WORK ITEM: Transcribe exactly the line that contains "scientific name: Alces alces" and every line after it to the end of the entries, and nothing more.
___ DATA ___
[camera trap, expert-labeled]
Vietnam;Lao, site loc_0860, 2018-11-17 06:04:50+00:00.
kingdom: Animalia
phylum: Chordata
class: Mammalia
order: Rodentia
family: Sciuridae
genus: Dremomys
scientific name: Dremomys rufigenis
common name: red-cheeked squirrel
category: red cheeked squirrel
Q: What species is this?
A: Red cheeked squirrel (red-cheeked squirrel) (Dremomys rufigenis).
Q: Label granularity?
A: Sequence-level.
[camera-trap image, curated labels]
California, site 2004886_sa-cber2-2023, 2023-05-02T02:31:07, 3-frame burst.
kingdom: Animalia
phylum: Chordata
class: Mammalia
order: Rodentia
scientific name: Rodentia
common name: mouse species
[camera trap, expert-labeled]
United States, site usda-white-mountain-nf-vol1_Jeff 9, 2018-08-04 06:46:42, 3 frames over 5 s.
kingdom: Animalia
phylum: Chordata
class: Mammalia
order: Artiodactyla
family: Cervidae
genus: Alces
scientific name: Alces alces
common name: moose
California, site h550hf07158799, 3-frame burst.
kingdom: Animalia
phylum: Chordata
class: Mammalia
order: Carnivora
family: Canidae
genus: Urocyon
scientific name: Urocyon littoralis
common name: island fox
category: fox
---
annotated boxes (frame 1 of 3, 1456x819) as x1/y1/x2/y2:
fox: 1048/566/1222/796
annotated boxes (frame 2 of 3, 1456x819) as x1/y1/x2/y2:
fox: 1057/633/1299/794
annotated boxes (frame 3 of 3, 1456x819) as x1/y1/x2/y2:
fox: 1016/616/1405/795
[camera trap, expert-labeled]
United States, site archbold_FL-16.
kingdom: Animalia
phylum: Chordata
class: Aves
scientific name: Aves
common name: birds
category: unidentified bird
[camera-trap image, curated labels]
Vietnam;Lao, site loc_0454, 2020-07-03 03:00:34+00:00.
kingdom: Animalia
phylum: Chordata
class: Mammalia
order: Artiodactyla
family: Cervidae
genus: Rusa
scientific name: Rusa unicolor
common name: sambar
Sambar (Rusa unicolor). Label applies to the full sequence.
___
ANSWER SPACE:
scientific name: Alces alces
common name: moose
California, site h550hf07158799, 3-frame burst.
kingdom: Animalia
phylum: Chordata
class: Mammalia
order: Carnivora
family: Canidae
genus: Urocyon
scientific name: Urocyon littoralis
common name: island fox
category: fox
---
annotated boxes (frame 1 of 3, 1456x819) as x1/y1/x2/y2:
fox: 1048/566/1222/796
annotated boxes (frame 2 of 3, 1456x819) as x1/y1/x2/y2:
fox: 1057/633/1299/794
annotated boxes (frame 3 of 3, 1456x819) as x1/y1/x2/y2:
fox: 1016/616/1405/795
[camera trap, expert-labeled]
United States, site archbold_FL-16.
kingdom: Animalia
phylum: Chordata
class: Aves
scientific name: Aves
common name: birds
category: unidentified bird
[camera-trap image, curated labels]
Vietnam;Lao, site loc_0454, 2020-07-03 03:00:34+00:00.
kingdom: Animalia
phylum: Chordata
class: Mammalia
order: Artiodactyla
family: Cervidae
genus: Rusa
scientific name: Rusa unicolor
common name: sambar
Sambar (Rusa unicolor). Label applies to the full sequence.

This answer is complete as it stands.